◆ Text provided:

______

### RAG Pipelines- Data Ingestion to Vector DB Pipeline 

In [1]:
import os
from langchain_community.document_loaders import PyPDFLoader, PyMuPDFLoader
from langchain_text_splitters import RecursiveCharacterTextSplitter
from pathlib import Path

  from .autonotebook import tqdm as notebook_tqdm


In [2]:
def process_all_pdf(pdf_directory):
    """Process all PDF files in a directory."""
    all_documents = []
    pdf_dir = Path(pdf_directory)

    pdf_files = list(pdf_dir.glob("**/*.pdf"))

    print(f"Found {len(pdf_files)} PDF files to process.")

    for pdf_file in pdf_files:
        print(f"\n Processing file: {pdf_file.name}")
        try:
            loader = PyMuPDFLoader(str(pdf_file))
            documents = loader.load()

            for doc in documents:
                doc.metadata["source_file"]= pdf_file.name
                doc.metadata["file_type"]= "pdf"
            
            all_documents.extend(documents)
            print(f"Loaded {len(documents)} pages from {pdf_file.name}")

        except Exception as e:
            print(f"Error loading {pdf_file.name}: {e}")

    print(f"\nTotal documents loaded: {len(all_documents)}")
    return all_documents            

all_pdf_documents=process_all_pdf("../data/pdf")



Found 1 PDF files to process.

 Processing file: agent_ppt.pdf
Loaded 43 pages from agent_ppt.pdf

Total documents loaded: 43


In [4]:
def split_documents(documents, chunk_size=1000, chunk_overlap=200):
    """Split the document into smaller chunks for better RAG performance."""
    text_splitter = RecursiveCharacterTextSplitter(
        chunk_size=chunk_size,
        chunk_overlap=chunk_overlap,
        length_function=len,
        separators=["\n\n","\n"," ",""]
    )
    split_docs = text_splitter.split_documents(documents)
    print(f"Split {len(documents)} documents into {len(split_docs)} chunks.")


    if split_docs:
        print("Sample chunk")
        print(f"Content: {split_docs[0].page_content[:200]}....")
        print(f"Metadata: {split_docs[0].metadata}")

    return split_docs


In [5]:
chunks = split_documents(all_pdf_documents)

Split 43 documents into 46 chunks.
Sample chunk
Content: LangChain Essentials
1....
Metadata: {'producer': '', 'creator': 'Google', 'creationdate': '', 'source': '..\\data\\pdf\\agent_ppt.pdf', 'file_path': '..\\data\\pdf\\agent_ppt.pdf', 'total_pages': 43, 'format': 'PDF 1.4', 'title': 'LangChain V1 Essentials', 'author': '', 'subject': '', 'keywords': '', 'moddate': '', 'trapped': '', 'modDate': '', 'creationDate': '', 'page': 0, 'source_file': 'agent_ppt.pdf', 'file_type': 'pdf'}


### Embedding and Vector Store DB

In [6]:
import numpy as np
from sentence_transformers import SentenceTransformer
import chromadb
from chromadb.config import Settings
import uuid
from typing import List, Dict, Any, Tuple
from sklearn.metrics.pairwise import cosine_similarity

In [8]:
class EmbeddingManager:
    """Handles Documents Embedding Generation using Sentence Transformers"""

    def __init__(self, model_name:str="all-MiniLM-L6-v2"):
        """
        Initialize the Embedding Manager with a specified model.

        Args:
            model_name (str): HuggingFace model name for Sentence Embedding
        """
        self.model_name = model_name
        self.model = None
        self._load_model()


    def _load_model(self):
        """Load the Sentence Transformers model."""

______

◆ Entries:
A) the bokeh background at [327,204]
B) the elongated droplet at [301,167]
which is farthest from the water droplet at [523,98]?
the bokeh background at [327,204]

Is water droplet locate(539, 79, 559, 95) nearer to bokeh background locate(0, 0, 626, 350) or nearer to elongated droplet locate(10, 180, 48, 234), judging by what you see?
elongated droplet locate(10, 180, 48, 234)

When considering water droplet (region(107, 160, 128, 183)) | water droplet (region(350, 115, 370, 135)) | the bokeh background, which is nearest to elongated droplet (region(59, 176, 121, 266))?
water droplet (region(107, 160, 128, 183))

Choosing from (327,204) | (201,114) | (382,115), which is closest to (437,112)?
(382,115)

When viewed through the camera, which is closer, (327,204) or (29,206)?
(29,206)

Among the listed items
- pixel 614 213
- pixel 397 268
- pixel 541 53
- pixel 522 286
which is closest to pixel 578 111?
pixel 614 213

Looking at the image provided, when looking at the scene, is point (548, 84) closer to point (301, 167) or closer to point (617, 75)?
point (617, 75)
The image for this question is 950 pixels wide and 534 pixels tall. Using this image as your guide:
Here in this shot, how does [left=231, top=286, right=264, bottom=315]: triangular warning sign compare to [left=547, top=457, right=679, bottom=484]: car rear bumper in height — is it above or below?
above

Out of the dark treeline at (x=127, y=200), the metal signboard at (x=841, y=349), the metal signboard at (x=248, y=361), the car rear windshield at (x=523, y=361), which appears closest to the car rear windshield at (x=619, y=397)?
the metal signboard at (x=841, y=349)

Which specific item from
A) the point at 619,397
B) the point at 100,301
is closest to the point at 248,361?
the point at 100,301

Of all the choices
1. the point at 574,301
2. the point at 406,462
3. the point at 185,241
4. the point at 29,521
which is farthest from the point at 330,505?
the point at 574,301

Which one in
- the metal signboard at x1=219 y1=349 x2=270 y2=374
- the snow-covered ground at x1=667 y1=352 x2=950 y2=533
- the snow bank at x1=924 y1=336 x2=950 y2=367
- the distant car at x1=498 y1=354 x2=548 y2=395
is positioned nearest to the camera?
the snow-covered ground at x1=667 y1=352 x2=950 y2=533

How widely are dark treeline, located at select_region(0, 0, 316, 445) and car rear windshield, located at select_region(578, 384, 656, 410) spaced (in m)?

______

◆ What you will do:
Repeat the RAG pipeline notebook verbatim, starting at "all_documents = []" and going up to and including "documents = loader.load()".

◆ Output of the task:
all_documents = []
    pdf_dir = Path(pdf_directory)

    pdf_files = list(pdf_dir.glob("**/*.pdf"))

    print(f"Found {len(pdf_files)} PDF files to process.")

    for pdf_file in pdf_files:
        print(f"\n Processing file: {pdf_file.name}")
        try:
            loader = PyMuPDFLoader(str(pdf_file))
            documents = loader.load()